Buying and selling your time off
Jeffe Kennedy and her husband love all kinds of getaways--from fun in the sun to sightseeing, to shopping for local artwork to fill their home. Jeffe laments, "I run out of vacation time every year."
That's no problem, since Jeffe's company offers a buy-sell vacation program that allows her to purchase an extra week of time every year.
"It's absolutely worth it to me to pay out of pocket for the extra time off," Jeffe says.
According to Payscale, a company that conducts job-related research, the average American worker receives about two and a half weeks of vacation time each year. Not enough for some, too much for others.
With buy-sell programs, also known as 'Cafeteria Plans', everyone gets what they need, according to Julie Stich, an expert on employee benefits plans. She works for the International Foundation of Employee Benefits Plans in Brookfield. "I think employees like the flexibility of being able to decide how many days they want to take off."
A recent survey found 14% of companies now allow employees to buy or sell their vacation days, through payroll deductions or credits.

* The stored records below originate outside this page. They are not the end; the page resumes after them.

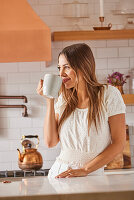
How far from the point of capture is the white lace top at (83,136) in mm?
1800

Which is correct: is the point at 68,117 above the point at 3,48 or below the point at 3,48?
below

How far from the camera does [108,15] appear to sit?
4.38m

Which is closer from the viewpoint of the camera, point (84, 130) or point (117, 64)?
point (84, 130)

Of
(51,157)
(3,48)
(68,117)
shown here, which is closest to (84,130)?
(68,117)

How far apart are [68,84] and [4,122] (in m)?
2.50

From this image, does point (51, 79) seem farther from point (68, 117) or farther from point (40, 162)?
point (40, 162)

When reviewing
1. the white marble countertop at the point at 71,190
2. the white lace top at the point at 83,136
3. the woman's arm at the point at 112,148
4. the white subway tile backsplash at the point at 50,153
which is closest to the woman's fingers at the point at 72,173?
the woman's arm at the point at 112,148

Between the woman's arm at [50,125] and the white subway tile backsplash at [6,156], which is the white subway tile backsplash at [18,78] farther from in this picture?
the woman's arm at [50,125]

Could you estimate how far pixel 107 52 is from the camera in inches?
172

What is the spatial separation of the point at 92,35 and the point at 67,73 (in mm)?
2276

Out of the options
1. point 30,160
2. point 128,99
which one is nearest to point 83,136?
point 30,160

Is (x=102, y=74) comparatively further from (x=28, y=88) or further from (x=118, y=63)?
(x=28, y=88)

Building materials manufacturer USG Corp is one company offering both options. Managers say it's a great way to build employee loyalty, especially in tough economic times.
Brian Cook is with USG. He explains, "We get very, very positive feedback about vacation buy and sell. Flexibility in terms of how people work, where they work, when they work is very important to employees today."
However, he says, the 'buy' is much more popular than the 'sell.' "About half of employees will buy a week of vacation each year. Only about 10 percent will sell a week."
Some companies also offer a third option--donating unused vacation time to charity.
"Employees who have extra days they can't use can give them back to the employer who converts that into a cash value and then writes a check in that amount to a charity," Stich says.
Other businesses offer the chance to donate to fellow workers who may be suffering a personal crisis
As for Jeffe, she already has big plans for her extra vacation this year--an extended trip to Ireland.
"It's not much point in making the money if you can't use it to do something really interesting," Jeffe says.
When employees sell their unused vacation days back, they'll normally receive an extra paycheck, with all the usual deductions. However companies can also offer them the option to contribute the cash to their 401k or profit sharing plan instead.